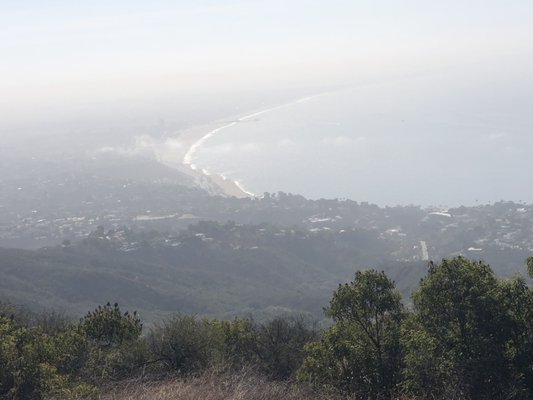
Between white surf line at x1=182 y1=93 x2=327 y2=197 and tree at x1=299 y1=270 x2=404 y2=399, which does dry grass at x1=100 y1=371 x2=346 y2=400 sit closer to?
tree at x1=299 y1=270 x2=404 y2=399

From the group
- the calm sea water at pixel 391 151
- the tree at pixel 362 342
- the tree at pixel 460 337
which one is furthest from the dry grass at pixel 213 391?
the calm sea water at pixel 391 151

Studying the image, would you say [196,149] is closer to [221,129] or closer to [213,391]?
[221,129]

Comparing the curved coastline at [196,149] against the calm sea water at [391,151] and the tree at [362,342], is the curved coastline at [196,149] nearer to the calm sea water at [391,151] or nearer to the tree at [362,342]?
the calm sea water at [391,151]

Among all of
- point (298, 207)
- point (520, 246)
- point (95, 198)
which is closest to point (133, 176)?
point (95, 198)

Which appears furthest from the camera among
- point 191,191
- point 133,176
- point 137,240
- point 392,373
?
point 133,176

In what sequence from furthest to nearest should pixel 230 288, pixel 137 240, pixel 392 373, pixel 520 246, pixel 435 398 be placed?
pixel 137 240 < pixel 520 246 < pixel 230 288 < pixel 392 373 < pixel 435 398

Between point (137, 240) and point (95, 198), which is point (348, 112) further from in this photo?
point (137, 240)
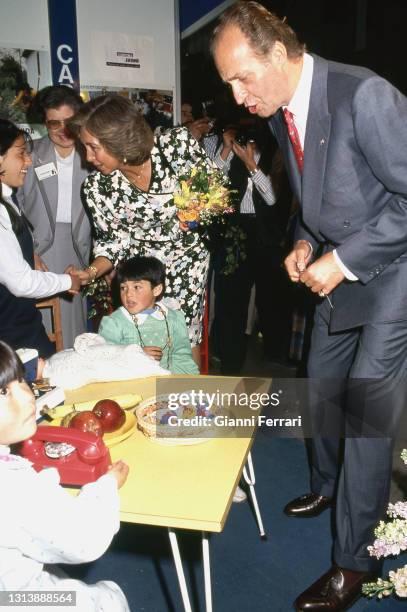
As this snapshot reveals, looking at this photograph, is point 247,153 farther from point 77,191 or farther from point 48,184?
point 48,184

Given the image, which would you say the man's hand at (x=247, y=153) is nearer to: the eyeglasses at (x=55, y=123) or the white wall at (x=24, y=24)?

Given instruction:
Can you reproduce every item above word for word, omitting the pictures?

Finished exercise:
Between white surf line at x1=182 y1=93 x2=327 y2=197 and tree at x1=299 y1=270 x2=404 y2=399, which does dry grass at x1=100 y1=371 x2=346 y2=400 sit closer to?
tree at x1=299 y1=270 x2=404 y2=399

From the group
- the calm sea water at pixel 391 151
- the tree at pixel 362 342
- the tree at pixel 460 337
which one is furthest from the dry grass at pixel 213 391?
the calm sea water at pixel 391 151

Studying the image, would you say [196,149] is closer to [221,129] or closer to [213,391]?
[221,129]

Comparing the curved coastline at [196,149] against the calm sea water at [391,151] and the tree at [362,342], is the curved coastline at [196,149] nearer to the calm sea water at [391,151] or nearer to the tree at [362,342]?
the calm sea water at [391,151]

Among all of
- point (298, 207)
- point (520, 246)
- point (95, 198)
which is closest to point (133, 176)?
point (95, 198)

Which appears furthest from the camera among
- point 191,191
- point 133,176
- point 137,240
- point 392,373
?
point 133,176

In what sequence from furthest to nearest should pixel 230 288, pixel 137 240, pixel 392 373, pixel 520 246, pixel 435 398 be placed?
pixel 137 240 < pixel 520 246 < pixel 230 288 < pixel 392 373 < pixel 435 398

Between point (137, 240) and point (95, 198), which is point (348, 112) further from in this photo?
point (137, 240)
As this snapshot reveals, looking at this photograph, is point 247,153 farther from point 77,191 or farther from point 48,184?
point 48,184

Given the image, which would you say the man's hand at (x=247, y=153) is nearer to: the eyeglasses at (x=55, y=123) or the white wall at (x=24, y=24)?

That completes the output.